SOURCE TEXT =>
--- start ---

Users can use, reuse and build upon the material published in the journal.

- The publisher allows the copyright remains with the author. In this case the author shall provide the publisher with a non-exclusive perpetual license in terms of use and disposing of the work in the following areas of use:
1) multiplication by using any technique,
2) dissemination and use without restrictions from the multiplied work.

- Submitted articles should be prepared accordingly to the rules of Chicago Manual of Style for the humanities (notes and bibliography system).

- Required attachments: summary in English (1800 characters max.); keywords (five in English); affiliation.

- Authors are requested to provide, together with the submitted article all permits and licenses to use illustrative materials.

- We pay fees for unsolicited articles accepted for publication.

- We do not charge authors for the publication of articles.

- The process of accepting articles for publication (opinions of journal editors, members of the Board of Scholars and independent peer-reviewers) takes an average of 40 days.

- Peer-review process.

- Publication ethics.


Journal Art and Documentation is a peer-reviewed scholarly journal. The limit of the length of article - 20.000 characters minimum. We do not require you to send an abstract prior to submitting an article. Please, send one page summary and 10 key words together with your text.

We collecting source materials for art research and We invite you to send both archival and contemporary materials. All, even seemingly invalid documents, notes, descriptions, projects, statements, etc., can turn out to be a significant source of information for historians, critics, curators, journalists. We are interested to collect witnesses to artistic life in its broadest sense.

We are carrying out research projects consisting of creating possibly complete databases of: gallery timelines, the history of groups and teams, biographical entries of persons, research sources, definitions and points of view on the topic in question.


Justification of text
Use unjustified mode. Leave the right margin ragged and avoid word divisions and hyphens at the ends of lines. Only insert hard returns at the end of paragraphs or headings.

Use a single space after full points, commas, colons, semicolons etc. Do not put a space in front of a question mark or any other closing quotation mark. There is no space between the abbreviation and the amount ($45.000). Use full stops or commas to denote thousands, millions, etc. (10.000, 0.15).

Full Points
Use full points after abbreviations (p.m., e.g., i.e., etc.) and contractions where the end of the word is cut (p., ed., ch.,). Omit full points in acronyms (HMSO, BBC), after people' s titles, e.g. Mr, Mrs, Ms, Dr, after contractions which end in the last letter of the word (Dr, Mr, St, edn, eds, Ltd) and after metric units (cm, kg). Note especially ed. eds; vol. vols; no. nos; ch. Chs

Use of italic
Extensive use of italic for emphasis should be avoided.

--- end ---

STATED PROBLEM =>
Please reproduce the submission guidelines word for word from "- Peer-review process." to "with your text.".

DATA SECTION =>
--- start ---

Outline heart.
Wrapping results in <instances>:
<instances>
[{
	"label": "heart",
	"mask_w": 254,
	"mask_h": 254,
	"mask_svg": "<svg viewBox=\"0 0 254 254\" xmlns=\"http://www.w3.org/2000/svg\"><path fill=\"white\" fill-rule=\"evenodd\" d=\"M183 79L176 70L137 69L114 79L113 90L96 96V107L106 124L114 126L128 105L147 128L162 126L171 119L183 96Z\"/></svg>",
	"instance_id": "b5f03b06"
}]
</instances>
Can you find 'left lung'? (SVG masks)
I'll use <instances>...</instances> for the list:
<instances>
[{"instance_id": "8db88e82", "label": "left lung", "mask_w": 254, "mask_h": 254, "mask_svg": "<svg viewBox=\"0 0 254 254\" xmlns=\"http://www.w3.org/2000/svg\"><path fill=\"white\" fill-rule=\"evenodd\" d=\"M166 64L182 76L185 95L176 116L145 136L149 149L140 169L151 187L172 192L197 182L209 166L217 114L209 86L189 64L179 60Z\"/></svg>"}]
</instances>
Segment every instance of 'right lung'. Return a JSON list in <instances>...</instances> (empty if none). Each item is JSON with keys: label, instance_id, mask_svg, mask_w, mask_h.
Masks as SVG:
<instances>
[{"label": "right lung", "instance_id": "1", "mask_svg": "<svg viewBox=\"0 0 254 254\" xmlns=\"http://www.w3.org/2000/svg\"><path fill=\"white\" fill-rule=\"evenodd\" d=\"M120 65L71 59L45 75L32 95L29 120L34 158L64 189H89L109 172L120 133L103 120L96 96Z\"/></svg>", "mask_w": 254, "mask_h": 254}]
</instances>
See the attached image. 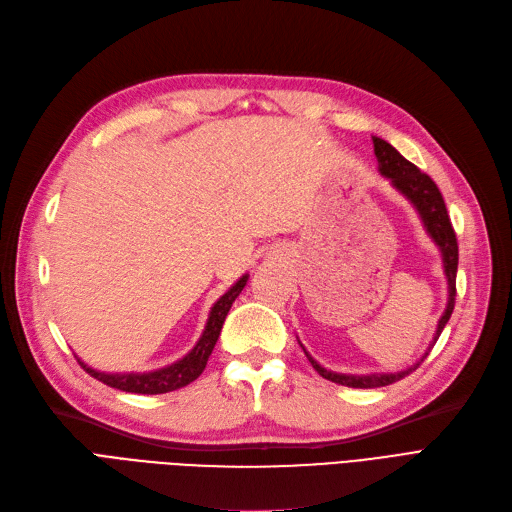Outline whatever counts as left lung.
I'll return each mask as SVG.
<instances>
[{
	"label": "left lung",
	"instance_id": "8db88e82",
	"mask_svg": "<svg viewBox=\"0 0 512 512\" xmlns=\"http://www.w3.org/2000/svg\"><path fill=\"white\" fill-rule=\"evenodd\" d=\"M374 153L378 159V170L384 178L391 180V185L405 197L410 199L412 206L416 208V212L420 214V220L424 224L426 233L431 235V239L437 243V248L441 250L443 256V271L447 277V306L445 311L437 323V332L435 338L428 346V351L422 355L420 361H416L414 365L405 367L401 372L395 374H336L325 370L323 365H319L306 349L302 346V351L306 355V359L311 361V365L317 370L319 376H323L325 380H332L336 384L342 386H351V388H378V386H388L393 384L405 376H410L416 367L426 359V355L431 353L433 344L437 342V338L441 336L445 323L449 321L454 313V304H456V273H458V241H456V233L452 227V220H449L447 208L443 195L439 191V187L433 182V178L420 172L412 161H407L393 145H388L386 140L374 136Z\"/></svg>",
	"mask_w": 512,
	"mask_h": 512
}]
</instances>
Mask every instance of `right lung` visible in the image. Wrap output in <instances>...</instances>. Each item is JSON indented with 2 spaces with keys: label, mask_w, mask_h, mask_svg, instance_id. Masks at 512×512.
Returning a JSON list of instances; mask_svg holds the SVG:
<instances>
[{
  "label": "right lung",
  "mask_w": 512,
  "mask_h": 512,
  "mask_svg": "<svg viewBox=\"0 0 512 512\" xmlns=\"http://www.w3.org/2000/svg\"><path fill=\"white\" fill-rule=\"evenodd\" d=\"M245 283H248V275H243L227 294H222L214 302L208 323H206V330H203L201 338L197 340V344L185 357L178 359L172 365H166V367H161V370L147 372V374H105V372L92 370V367H88L81 359H77V361L92 378L100 380L102 384H107L111 388L126 391V393L161 395V393H170V391H176V388L187 386L193 380H197L203 370H206V363H208V359L214 351V344L220 336L222 323H224V319H227L235 298L245 288Z\"/></svg>",
  "instance_id": "right-lung-1"
}]
</instances>
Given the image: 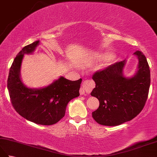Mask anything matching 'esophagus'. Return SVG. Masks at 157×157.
<instances>
[{"instance_id":"esophagus-1","label":"esophagus","mask_w":157,"mask_h":157,"mask_svg":"<svg viewBox=\"0 0 157 157\" xmlns=\"http://www.w3.org/2000/svg\"><path fill=\"white\" fill-rule=\"evenodd\" d=\"M92 88V85L90 83V82H87V81L84 82L81 86L80 89H79V93H80V94L82 95L85 94L86 92L90 93L91 91Z\"/></svg>"}]
</instances>
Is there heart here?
<instances>
[{
  "instance_id": "obj_1",
  "label": "heart",
  "mask_w": 157,
  "mask_h": 157,
  "mask_svg": "<svg viewBox=\"0 0 157 157\" xmlns=\"http://www.w3.org/2000/svg\"><path fill=\"white\" fill-rule=\"evenodd\" d=\"M110 55L109 54V53H106V54H105L104 55H103V57H107V56H109Z\"/></svg>"
}]
</instances>
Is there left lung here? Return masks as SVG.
Listing matches in <instances>:
<instances>
[{
  "mask_svg": "<svg viewBox=\"0 0 157 157\" xmlns=\"http://www.w3.org/2000/svg\"><path fill=\"white\" fill-rule=\"evenodd\" d=\"M138 71L131 78L123 76L125 60L96 71L92 75L96 86L91 96L97 98L99 107L92 117L102 125L116 126L136 117L144 108L151 85V72L146 56L140 51Z\"/></svg>",
  "mask_w": 157,
  "mask_h": 157,
  "instance_id": "obj_1",
  "label": "left lung"
}]
</instances>
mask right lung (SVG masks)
Instances as JSON below:
<instances>
[{
	"label": "right lung",
	"instance_id": "add662e5",
	"mask_svg": "<svg viewBox=\"0 0 157 157\" xmlns=\"http://www.w3.org/2000/svg\"><path fill=\"white\" fill-rule=\"evenodd\" d=\"M39 40L24 46L16 56L9 70L7 88L11 104L19 114L28 121L51 125L65 114L68 102L79 96L82 79L71 81L61 77L47 87L32 89L23 84L20 68L25 54H31Z\"/></svg>",
	"mask_w": 157,
	"mask_h": 157
}]
</instances>
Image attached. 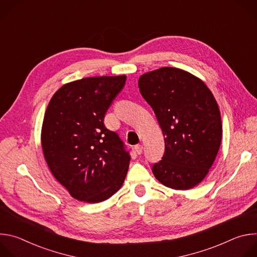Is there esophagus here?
<instances>
[{
	"mask_svg": "<svg viewBox=\"0 0 257 257\" xmlns=\"http://www.w3.org/2000/svg\"><path fill=\"white\" fill-rule=\"evenodd\" d=\"M142 151H143V146L141 144H138L135 146V152L137 155H141Z\"/></svg>",
	"mask_w": 257,
	"mask_h": 257,
	"instance_id": "34e87169",
	"label": "esophagus"
}]
</instances>
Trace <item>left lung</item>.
<instances>
[{"label":"left lung","instance_id":"obj_1","mask_svg":"<svg viewBox=\"0 0 257 257\" xmlns=\"http://www.w3.org/2000/svg\"><path fill=\"white\" fill-rule=\"evenodd\" d=\"M138 87L165 137L163 160L153 167L155 177L175 190L197 186L222 141L221 113L213 94L200 78L174 67L144 73Z\"/></svg>","mask_w":257,"mask_h":257}]
</instances>
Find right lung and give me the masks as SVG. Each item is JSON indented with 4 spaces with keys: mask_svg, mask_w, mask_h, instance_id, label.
Masks as SVG:
<instances>
[{
    "mask_svg": "<svg viewBox=\"0 0 257 257\" xmlns=\"http://www.w3.org/2000/svg\"><path fill=\"white\" fill-rule=\"evenodd\" d=\"M126 75L82 78L52 96L42 126L45 160L56 180L77 200L97 203L123 185L130 156L103 118Z\"/></svg>",
    "mask_w": 257,
    "mask_h": 257,
    "instance_id": "right-lung-1",
    "label": "right lung"
}]
</instances>
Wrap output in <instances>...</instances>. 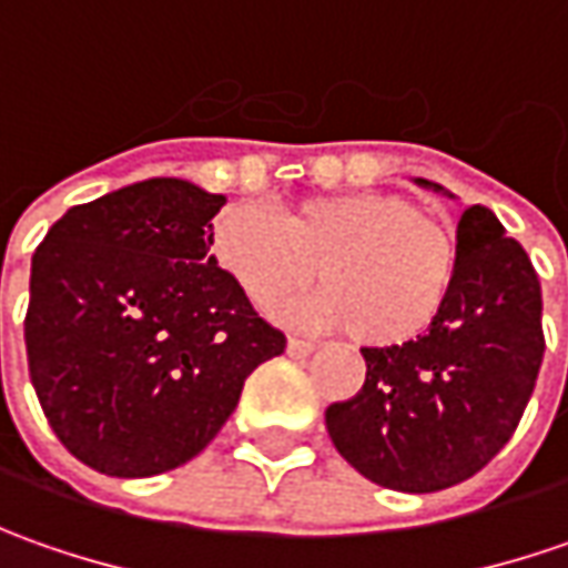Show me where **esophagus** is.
I'll use <instances>...</instances> for the list:
<instances>
[{
    "mask_svg": "<svg viewBox=\"0 0 568 568\" xmlns=\"http://www.w3.org/2000/svg\"><path fill=\"white\" fill-rule=\"evenodd\" d=\"M313 351H316V344H313V341L287 338V354H291L294 361H303V357H310Z\"/></svg>",
    "mask_w": 568,
    "mask_h": 568,
    "instance_id": "34e87169",
    "label": "esophagus"
}]
</instances>
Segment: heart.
<instances>
[{
    "mask_svg": "<svg viewBox=\"0 0 568 568\" xmlns=\"http://www.w3.org/2000/svg\"><path fill=\"white\" fill-rule=\"evenodd\" d=\"M211 258L255 306H268L316 277L318 294L287 303L294 325L338 328L366 347H402L446 310L455 233L392 192L300 199L284 214L262 202L227 205L207 233Z\"/></svg>",
    "mask_w": 568,
    "mask_h": 568,
    "instance_id": "1",
    "label": "heart"
}]
</instances>
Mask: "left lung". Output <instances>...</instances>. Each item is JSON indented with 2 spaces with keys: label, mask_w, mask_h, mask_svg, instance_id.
<instances>
[{
  "label": "left lung",
  "mask_w": 568,
  "mask_h": 568,
  "mask_svg": "<svg viewBox=\"0 0 568 568\" xmlns=\"http://www.w3.org/2000/svg\"><path fill=\"white\" fill-rule=\"evenodd\" d=\"M455 236L458 274L439 322L402 347H363V388L325 410L347 465L388 490L436 493L474 477L513 439L544 361L528 252L484 205L465 207Z\"/></svg>",
  "instance_id": "8db88e82"
}]
</instances>
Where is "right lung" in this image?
Here are the masks:
<instances>
[{"label": "right lung", "mask_w": 568, "mask_h": 568, "mask_svg": "<svg viewBox=\"0 0 568 568\" xmlns=\"http://www.w3.org/2000/svg\"><path fill=\"white\" fill-rule=\"evenodd\" d=\"M224 195L154 176L69 207L31 262L28 369L59 443L110 477L186 465L287 338L211 258Z\"/></svg>", "instance_id": "obj_1"}]
</instances>
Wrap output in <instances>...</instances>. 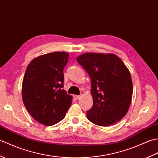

--- end ---

SOLUTION TO THIS PROBLEM =>
- Peer-review process.

- Publication ethics.


Journal Art and Documentation is a peer-reviewed scholarly journal. The limit of the length of article - 20.000 characters minimum. We do not require you to send an abstract prior to submitting an article. Please, send one page summary and 10 key words together with your text.